On my “to-read” list
1. Right now I'm working on Midnight in Peking: How the Murder of a Young Englishwoman Haunted the Last Days of Old China by Paul French. If reading about expat life in China at the end of the 20th century is interesting, reading about early 20th century life is truly fascinating. This true story is about the mysterious death of a young British woman who lived in Beijing with her diplomat father during the lead up to World War Two.
2. Amy Tan's latest novel, The Valley of Amazement. I loved Tan's The Joy Luck Club which beautifully portrays the struggle between mothers and daughters, as well as the cross-cultural conflict between immigrants and their first generation children. It sounds like her new novel revisits those themes through a very different story.
3. My ultimate goal: To read Yu Hua's To Live in Chinese. 

Have you read any books about China? What are your favorites? What's on your summer's "to-read" list?

4 comments:

Autumn said...

More reading! I did like "River Town, although I felt like Peter lacked empathy in some of his anecdotes. But I learned more about my in-laws parenting than I did anywhere else, though, as usual, too damned late. ;)

I read most of Amy Tan's work, but I never found anything comparable to "The Joy Luck Club"

Everything else I will have to put on Goodreads! thanks!

rosieinbj said...

@Marta, thanks so much for the book recommendation in Chinese. Let me know if you think of anything else!

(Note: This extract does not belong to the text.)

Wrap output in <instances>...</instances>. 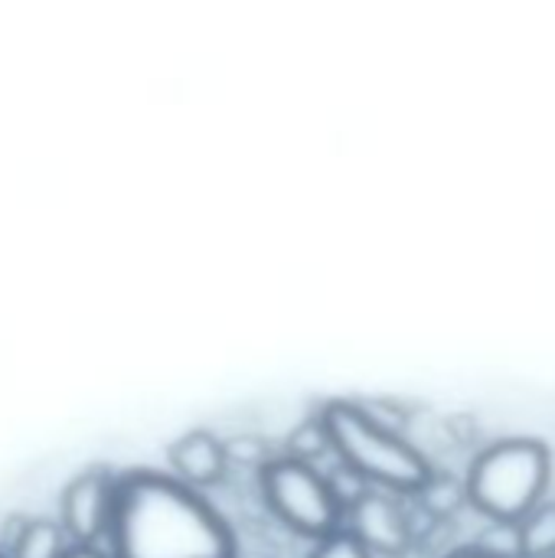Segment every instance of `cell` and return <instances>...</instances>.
Segmentation results:
<instances>
[{"label": "cell", "mask_w": 555, "mask_h": 558, "mask_svg": "<svg viewBox=\"0 0 555 558\" xmlns=\"http://www.w3.org/2000/svg\"><path fill=\"white\" fill-rule=\"evenodd\" d=\"M321 422L340 468L357 474L370 490H383L389 497H412L435 481L432 461L402 435L389 432L379 418H373L363 405L327 402L321 409Z\"/></svg>", "instance_id": "obj_2"}, {"label": "cell", "mask_w": 555, "mask_h": 558, "mask_svg": "<svg viewBox=\"0 0 555 558\" xmlns=\"http://www.w3.org/2000/svg\"><path fill=\"white\" fill-rule=\"evenodd\" d=\"M523 553L527 558H555V504H543L523 523Z\"/></svg>", "instance_id": "obj_9"}, {"label": "cell", "mask_w": 555, "mask_h": 558, "mask_svg": "<svg viewBox=\"0 0 555 558\" xmlns=\"http://www.w3.org/2000/svg\"><path fill=\"white\" fill-rule=\"evenodd\" d=\"M448 558H487V556H481L474 546H464V549H458V553H451Z\"/></svg>", "instance_id": "obj_16"}, {"label": "cell", "mask_w": 555, "mask_h": 558, "mask_svg": "<svg viewBox=\"0 0 555 558\" xmlns=\"http://www.w3.org/2000/svg\"><path fill=\"white\" fill-rule=\"evenodd\" d=\"M474 549L487 558H527L520 523H491L474 543Z\"/></svg>", "instance_id": "obj_10"}, {"label": "cell", "mask_w": 555, "mask_h": 558, "mask_svg": "<svg viewBox=\"0 0 555 558\" xmlns=\"http://www.w3.org/2000/svg\"><path fill=\"white\" fill-rule=\"evenodd\" d=\"M226 454L229 461H239V464H252V468H265V445H258L255 438H236L226 445Z\"/></svg>", "instance_id": "obj_14"}, {"label": "cell", "mask_w": 555, "mask_h": 558, "mask_svg": "<svg viewBox=\"0 0 555 558\" xmlns=\"http://www.w3.org/2000/svg\"><path fill=\"white\" fill-rule=\"evenodd\" d=\"M62 533L56 523H46V520H33V523H23L16 530V536H10V553L13 558H65V543H62Z\"/></svg>", "instance_id": "obj_8"}, {"label": "cell", "mask_w": 555, "mask_h": 558, "mask_svg": "<svg viewBox=\"0 0 555 558\" xmlns=\"http://www.w3.org/2000/svg\"><path fill=\"white\" fill-rule=\"evenodd\" d=\"M288 445H291V454H288V458L304 461V464H311L314 458H321L324 451H330V438H327V432H324L321 415H317V418H307L301 428H294V435H291Z\"/></svg>", "instance_id": "obj_11"}, {"label": "cell", "mask_w": 555, "mask_h": 558, "mask_svg": "<svg viewBox=\"0 0 555 558\" xmlns=\"http://www.w3.org/2000/svg\"><path fill=\"white\" fill-rule=\"evenodd\" d=\"M553 458L536 438H507L484 448L464 481L468 504L491 523H523L543 507Z\"/></svg>", "instance_id": "obj_3"}, {"label": "cell", "mask_w": 555, "mask_h": 558, "mask_svg": "<svg viewBox=\"0 0 555 558\" xmlns=\"http://www.w3.org/2000/svg\"><path fill=\"white\" fill-rule=\"evenodd\" d=\"M170 468H173L177 481H183L193 490L196 487H213V484H219L226 477L229 454H226V445L216 435L186 432L170 448Z\"/></svg>", "instance_id": "obj_7"}, {"label": "cell", "mask_w": 555, "mask_h": 558, "mask_svg": "<svg viewBox=\"0 0 555 558\" xmlns=\"http://www.w3.org/2000/svg\"><path fill=\"white\" fill-rule=\"evenodd\" d=\"M307 558H376L353 533H337V536H330V539H324V543H317L314 546V553Z\"/></svg>", "instance_id": "obj_12"}, {"label": "cell", "mask_w": 555, "mask_h": 558, "mask_svg": "<svg viewBox=\"0 0 555 558\" xmlns=\"http://www.w3.org/2000/svg\"><path fill=\"white\" fill-rule=\"evenodd\" d=\"M350 523H353V536L373 553V556H402L412 543V530H409V517L402 513V507L383 494V490H366L350 510H347Z\"/></svg>", "instance_id": "obj_6"}, {"label": "cell", "mask_w": 555, "mask_h": 558, "mask_svg": "<svg viewBox=\"0 0 555 558\" xmlns=\"http://www.w3.org/2000/svg\"><path fill=\"white\" fill-rule=\"evenodd\" d=\"M422 497V504L432 510V513H451L461 500H468L464 497V487H455V484H442L438 477L419 494Z\"/></svg>", "instance_id": "obj_13"}, {"label": "cell", "mask_w": 555, "mask_h": 558, "mask_svg": "<svg viewBox=\"0 0 555 558\" xmlns=\"http://www.w3.org/2000/svg\"><path fill=\"white\" fill-rule=\"evenodd\" d=\"M108 539L114 558H236L232 530L193 487L147 471L118 481Z\"/></svg>", "instance_id": "obj_1"}, {"label": "cell", "mask_w": 555, "mask_h": 558, "mask_svg": "<svg viewBox=\"0 0 555 558\" xmlns=\"http://www.w3.org/2000/svg\"><path fill=\"white\" fill-rule=\"evenodd\" d=\"M65 558H105L95 546H72L69 553H65Z\"/></svg>", "instance_id": "obj_15"}, {"label": "cell", "mask_w": 555, "mask_h": 558, "mask_svg": "<svg viewBox=\"0 0 555 558\" xmlns=\"http://www.w3.org/2000/svg\"><path fill=\"white\" fill-rule=\"evenodd\" d=\"M114 494L118 481L108 471L95 468L79 474L62 494V530L79 546H92L95 539H101L111 530Z\"/></svg>", "instance_id": "obj_5"}, {"label": "cell", "mask_w": 555, "mask_h": 558, "mask_svg": "<svg viewBox=\"0 0 555 558\" xmlns=\"http://www.w3.org/2000/svg\"><path fill=\"white\" fill-rule=\"evenodd\" d=\"M262 494L272 513L298 536L324 543L340 533V520L347 517L337 500L330 477H324L314 464L278 458L262 468Z\"/></svg>", "instance_id": "obj_4"}]
</instances>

@Autumn, interesting that you found Hessler lacking in empathy. I read the book so long ago that I don't remember. I do think living in Asia hardens some people. I suppose I may even be guilty of it myself because I'm afraid of carrying the weight of the world on my shoulders. I've seen and heard a lot of sad things in my time here.

Anonymous said...

WOW. What a list! You have done quite a lot of Chinese reading, Rosie! I'm totally put to shame by you.

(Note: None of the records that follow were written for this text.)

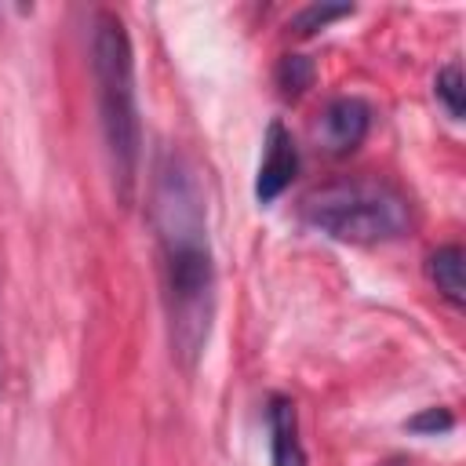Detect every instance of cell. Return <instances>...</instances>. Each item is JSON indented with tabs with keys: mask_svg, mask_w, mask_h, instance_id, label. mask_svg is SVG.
Returning <instances> with one entry per match:
<instances>
[{
	"mask_svg": "<svg viewBox=\"0 0 466 466\" xmlns=\"http://www.w3.org/2000/svg\"><path fill=\"white\" fill-rule=\"evenodd\" d=\"M433 91H437V98L444 102L448 116H451V120H462V113H466V95H462V66H459V62H448V66L437 73Z\"/></svg>",
	"mask_w": 466,
	"mask_h": 466,
	"instance_id": "ba28073f",
	"label": "cell"
},
{
	"mask_svg": "<svg viewBox=\"0 0 466 466\" xmlns=\"http://www.w3.org/2000/svg\"><path fill=\"white\" fill-rule=\"evenodd\" d=\"M277 84L284 87V95H302L313 84V62L306 55H284L277 69Z\"/></svg>",
	"mask_w": 466,
	"mask_h": 466,
	"instance_id": "30bf717a",
	"label": "cell"
},
{
	"mask_svg": "<svg viewBox=\"0 0 466 466\" xmlns=\"http://www.w3.org/2000/svg\"><path fill=\"white\" fill-rule=\"evenodd\" d=\"M302 218L342 244H390L415 222L408 193L379 175H350L317 186L302 200Z\"/></svg>",
	"mask_w": 466,
	"mask_h": 466,
	"instance_id": "3957f363",
	"label": "cell"
},
{
	"mask_svg": "<svg viewBox=\"0 0 466 466\" xmlns=\"http://www.w3.org/2000/svg\"><path fill=\"white\" fill-rule=\"evenodd\" d=\"M426 273L433 280V288L459 309L466 302V255L459 244H441L430 258H426Z\"/></svg>",
	"mask_w": 466,
	"mask_h": 466,
	"instance_id": "52a82bcc",
	"label": "cell"
},
{
	"mask_svg": "<svg viewBox=\"0 0 466 466\" xmlns=\"http://www.w3.org/2000/svg\"><path fill=\"white\" fill-rule=\"evenodd\" d=\"M91 76L98 98V127L106 142L109 178L120 204L135 197L142 160V120L135 91V47L116 11L102 7L91 18Z\"/></svg>",
	"mask_w": 466,
	"mask_h": 466,
	"instance_id": "7a4b0ae2",
	"label": "cell"
},
{
	"mask_svg": "<svg viewBox=\"0 0 466 466\" xmlns=\"http://www.w3.org/2000/svg\"><path fill=\"white\" fill-rule=\"evenodd\" d=\"M295 171H299L295 138L280 120H273L266 127V142H262V160H258V175H255V200L273 204L291 186Z\"/></svg>",
	"mask_w": 466,
	"mask_h": 466,
	"instance_id": "277c9868",
	"label": "cell"
},
{
	"mask_svg": "<svg viewBox=\"0 0 466 466\" xmlns=\"http://www.w3.org/2000/svg\"><path fill=\"white\" fill-rule=\"evenodd\" d=\"M149 218L160 248L171 353L182 368H197L215 320V258L204 193L193 164L178 149H167L157 164Z\"/></svg>",
	"mask_w": 466,
	"mask_h": 466,
	"instance_id": "6da1fadb",
	"label": "cell"
},
{
	"mask_svg": "<svg viewBox=\"0 0 466 466\" xmlns=\"http://www.w3.org/2000/svg\"><path fill=\"white\" fill-rule=\"evenodd\" d=\"M346 15H353V4H309V7H302L291 18V29L302 33V36H309L317 29H328L335 18H346Z\"/></svg>",
	"mask_w": 466,
	"mask_h": 466,
	"instance_id": "9c48e42d",
	"label": "cell"
},
{
	"mask_svg": "<svg viewBox=\"0 0 466 466\" xmlns=\"http://www.w3.org/2000/svg\"><path fill=\"white\" fill-rule=\"evenodd\" d=\"M368 127H371V106L357 95H342V98H331L324 106L317 135H320L328 153L342 157V153H353L368 138Z\"/></svg>",
	"mask_w": 466,
	"mask_h": 466,
	"instance_id": "5b68a950",
	"label": "cell"
},
{
	"mask_svg": "<svg viewBox=\"0 0 466 466\" xmlns=\"http://www.w3.org/2000/svg\"><path fill=\"white\" fill-rule=\"evenodd\" d=\"M451 411L448 408H426L422 415H415L408 426L415 430V433H437V430H451Z\"/></svg>",
	"mask_w": 466,
	"mask_h": 466,
	"instance_id": "8fae6325",
	"label": "cell"
},
{
	"mask_svg": "<svg viewBox=\"0 0 466 466\" xmlns=\"http://www.w3.org/2000/svg\"><path fill=\"white\" fill-rule=\"evenodd\" d=\"M266 422H269V466H306L295 400L284 393H273L266 408Z\"/></svg>",
	"mask_w": 466,
	"mask_h": 466,
	"instance_id": "8992f818",
	"label": "cell"
}]
</instances>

I think for my next read I'm definitely going to choose a book from your selection here. So many choices!

I saw the movie "To Live," but I never read the book. That movie has haunted me for years--it's such a powerful story, but my god is it depressing. China has been through so much.

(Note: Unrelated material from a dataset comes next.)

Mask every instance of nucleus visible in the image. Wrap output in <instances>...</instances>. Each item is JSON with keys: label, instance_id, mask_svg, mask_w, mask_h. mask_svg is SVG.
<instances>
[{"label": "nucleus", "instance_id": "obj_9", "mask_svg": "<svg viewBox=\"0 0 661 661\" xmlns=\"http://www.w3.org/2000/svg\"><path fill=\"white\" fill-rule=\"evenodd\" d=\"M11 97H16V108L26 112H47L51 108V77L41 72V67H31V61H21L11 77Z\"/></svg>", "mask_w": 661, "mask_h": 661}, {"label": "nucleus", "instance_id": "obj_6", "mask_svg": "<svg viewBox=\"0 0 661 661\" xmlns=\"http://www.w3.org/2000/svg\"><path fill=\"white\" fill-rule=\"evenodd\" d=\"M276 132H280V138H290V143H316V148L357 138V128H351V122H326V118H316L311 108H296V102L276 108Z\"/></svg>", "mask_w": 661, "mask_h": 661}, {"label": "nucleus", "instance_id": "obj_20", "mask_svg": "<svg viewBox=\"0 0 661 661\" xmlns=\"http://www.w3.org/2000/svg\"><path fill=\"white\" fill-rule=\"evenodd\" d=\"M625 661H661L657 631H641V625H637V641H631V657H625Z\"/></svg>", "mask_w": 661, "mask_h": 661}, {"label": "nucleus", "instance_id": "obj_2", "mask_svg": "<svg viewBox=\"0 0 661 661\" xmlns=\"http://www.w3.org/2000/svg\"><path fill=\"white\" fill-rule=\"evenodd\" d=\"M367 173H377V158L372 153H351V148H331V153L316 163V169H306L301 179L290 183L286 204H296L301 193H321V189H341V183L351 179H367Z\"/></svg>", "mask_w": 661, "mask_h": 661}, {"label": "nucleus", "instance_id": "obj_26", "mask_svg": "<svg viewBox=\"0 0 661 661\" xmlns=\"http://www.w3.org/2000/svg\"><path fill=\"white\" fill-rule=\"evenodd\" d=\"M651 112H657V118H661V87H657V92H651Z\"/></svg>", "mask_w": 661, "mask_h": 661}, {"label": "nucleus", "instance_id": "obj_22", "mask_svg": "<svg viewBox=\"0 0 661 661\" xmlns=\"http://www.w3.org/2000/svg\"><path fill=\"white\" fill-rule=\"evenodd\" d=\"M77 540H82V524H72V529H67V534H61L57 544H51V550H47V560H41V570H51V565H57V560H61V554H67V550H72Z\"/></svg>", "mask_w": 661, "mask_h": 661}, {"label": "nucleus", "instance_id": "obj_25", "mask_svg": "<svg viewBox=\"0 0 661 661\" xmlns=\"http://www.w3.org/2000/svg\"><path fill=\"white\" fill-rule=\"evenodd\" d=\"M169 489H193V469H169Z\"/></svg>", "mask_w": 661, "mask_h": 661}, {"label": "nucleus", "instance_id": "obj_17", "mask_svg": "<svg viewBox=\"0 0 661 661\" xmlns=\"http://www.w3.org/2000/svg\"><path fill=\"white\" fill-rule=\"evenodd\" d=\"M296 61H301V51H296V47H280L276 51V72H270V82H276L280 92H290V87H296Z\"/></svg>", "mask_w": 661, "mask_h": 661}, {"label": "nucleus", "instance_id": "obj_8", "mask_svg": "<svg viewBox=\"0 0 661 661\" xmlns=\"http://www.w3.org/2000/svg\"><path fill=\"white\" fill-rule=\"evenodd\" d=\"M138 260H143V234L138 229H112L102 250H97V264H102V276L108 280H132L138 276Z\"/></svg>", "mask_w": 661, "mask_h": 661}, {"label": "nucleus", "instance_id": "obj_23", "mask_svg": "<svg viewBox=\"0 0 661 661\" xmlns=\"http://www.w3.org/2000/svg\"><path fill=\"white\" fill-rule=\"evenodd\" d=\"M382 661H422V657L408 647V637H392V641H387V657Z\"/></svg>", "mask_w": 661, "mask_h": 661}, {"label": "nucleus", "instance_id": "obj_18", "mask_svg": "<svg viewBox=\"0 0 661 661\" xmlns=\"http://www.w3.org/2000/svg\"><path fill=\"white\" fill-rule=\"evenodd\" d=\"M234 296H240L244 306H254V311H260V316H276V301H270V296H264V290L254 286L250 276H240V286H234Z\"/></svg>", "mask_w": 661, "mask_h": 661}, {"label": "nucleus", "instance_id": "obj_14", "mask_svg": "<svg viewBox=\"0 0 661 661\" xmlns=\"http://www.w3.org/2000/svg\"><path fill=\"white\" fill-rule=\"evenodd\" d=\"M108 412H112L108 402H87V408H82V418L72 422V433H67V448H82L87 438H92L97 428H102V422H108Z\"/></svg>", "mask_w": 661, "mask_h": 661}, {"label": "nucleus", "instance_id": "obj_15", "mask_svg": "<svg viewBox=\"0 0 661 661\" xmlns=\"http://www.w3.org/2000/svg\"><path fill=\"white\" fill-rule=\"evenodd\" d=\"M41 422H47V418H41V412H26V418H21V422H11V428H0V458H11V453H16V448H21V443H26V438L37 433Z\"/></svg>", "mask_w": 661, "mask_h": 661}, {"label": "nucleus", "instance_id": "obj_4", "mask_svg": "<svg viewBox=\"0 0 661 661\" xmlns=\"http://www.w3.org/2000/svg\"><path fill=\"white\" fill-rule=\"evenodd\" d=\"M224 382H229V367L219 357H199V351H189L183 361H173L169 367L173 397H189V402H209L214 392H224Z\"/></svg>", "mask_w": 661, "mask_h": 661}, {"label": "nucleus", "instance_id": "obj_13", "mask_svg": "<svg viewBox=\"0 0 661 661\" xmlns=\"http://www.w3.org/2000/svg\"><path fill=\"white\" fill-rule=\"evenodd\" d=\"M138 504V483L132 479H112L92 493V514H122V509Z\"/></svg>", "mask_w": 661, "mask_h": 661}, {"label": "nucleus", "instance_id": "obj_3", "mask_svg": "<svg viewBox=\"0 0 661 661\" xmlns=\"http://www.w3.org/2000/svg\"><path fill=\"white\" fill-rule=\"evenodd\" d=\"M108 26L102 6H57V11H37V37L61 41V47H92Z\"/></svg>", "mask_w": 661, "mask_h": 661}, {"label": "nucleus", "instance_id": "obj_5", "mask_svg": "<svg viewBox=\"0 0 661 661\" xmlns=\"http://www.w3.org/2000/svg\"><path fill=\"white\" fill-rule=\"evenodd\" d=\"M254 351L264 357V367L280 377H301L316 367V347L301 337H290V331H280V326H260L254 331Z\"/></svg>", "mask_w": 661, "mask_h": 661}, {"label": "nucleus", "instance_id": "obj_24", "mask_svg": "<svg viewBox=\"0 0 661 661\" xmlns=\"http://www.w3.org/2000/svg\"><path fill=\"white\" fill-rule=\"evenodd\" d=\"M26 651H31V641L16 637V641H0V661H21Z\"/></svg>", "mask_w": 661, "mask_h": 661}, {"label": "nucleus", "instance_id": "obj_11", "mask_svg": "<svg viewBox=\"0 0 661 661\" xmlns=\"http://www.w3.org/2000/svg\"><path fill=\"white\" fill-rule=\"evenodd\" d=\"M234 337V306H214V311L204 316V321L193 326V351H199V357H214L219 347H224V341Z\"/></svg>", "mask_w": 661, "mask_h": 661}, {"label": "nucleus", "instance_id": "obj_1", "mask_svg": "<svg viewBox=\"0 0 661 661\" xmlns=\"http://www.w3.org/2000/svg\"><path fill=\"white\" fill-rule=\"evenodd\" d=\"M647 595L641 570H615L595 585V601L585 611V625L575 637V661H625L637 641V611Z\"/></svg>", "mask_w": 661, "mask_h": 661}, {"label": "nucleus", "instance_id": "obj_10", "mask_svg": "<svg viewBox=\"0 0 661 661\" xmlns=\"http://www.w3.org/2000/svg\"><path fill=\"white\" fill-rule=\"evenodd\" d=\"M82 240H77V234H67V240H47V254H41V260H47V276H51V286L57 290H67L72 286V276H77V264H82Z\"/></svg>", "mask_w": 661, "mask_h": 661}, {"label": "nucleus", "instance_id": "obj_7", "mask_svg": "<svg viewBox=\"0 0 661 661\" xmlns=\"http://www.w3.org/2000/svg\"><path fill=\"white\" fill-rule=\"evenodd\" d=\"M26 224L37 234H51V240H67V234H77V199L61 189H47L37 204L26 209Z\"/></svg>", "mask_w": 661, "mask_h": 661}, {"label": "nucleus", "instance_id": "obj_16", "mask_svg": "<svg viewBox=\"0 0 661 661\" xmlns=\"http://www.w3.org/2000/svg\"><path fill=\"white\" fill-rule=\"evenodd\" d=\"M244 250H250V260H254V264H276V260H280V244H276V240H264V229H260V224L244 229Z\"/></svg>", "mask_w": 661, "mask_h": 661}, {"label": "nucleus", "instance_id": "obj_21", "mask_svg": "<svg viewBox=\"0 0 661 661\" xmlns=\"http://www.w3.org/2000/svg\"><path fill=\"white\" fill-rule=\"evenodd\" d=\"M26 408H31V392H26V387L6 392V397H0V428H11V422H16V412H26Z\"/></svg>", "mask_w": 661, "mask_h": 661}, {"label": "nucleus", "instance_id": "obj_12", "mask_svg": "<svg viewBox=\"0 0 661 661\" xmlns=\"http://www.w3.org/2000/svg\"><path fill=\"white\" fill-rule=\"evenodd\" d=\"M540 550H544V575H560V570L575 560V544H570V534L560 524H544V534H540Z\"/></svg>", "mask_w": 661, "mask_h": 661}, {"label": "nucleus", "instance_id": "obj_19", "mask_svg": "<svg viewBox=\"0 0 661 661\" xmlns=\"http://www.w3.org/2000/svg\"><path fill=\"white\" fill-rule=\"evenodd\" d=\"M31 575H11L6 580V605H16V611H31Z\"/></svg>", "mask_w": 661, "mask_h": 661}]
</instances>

Have you read any of Mo Yan's works yet? I was in China when he won the nobel prize for writing so he was quite hyped up, but I never read any of his works.

rosieinbj said...

@Mary, I read a lot! I've read a lot of books about China and also a surprising number on India (I'm a little obsessed with India and Indian culture).

I was actually thinking of putting Mo Yan on my "to read" list. I haven't read anything by him yet.

I haven't seen the movie "To Live." I actually should make an effort to watch more Chinese movies, too.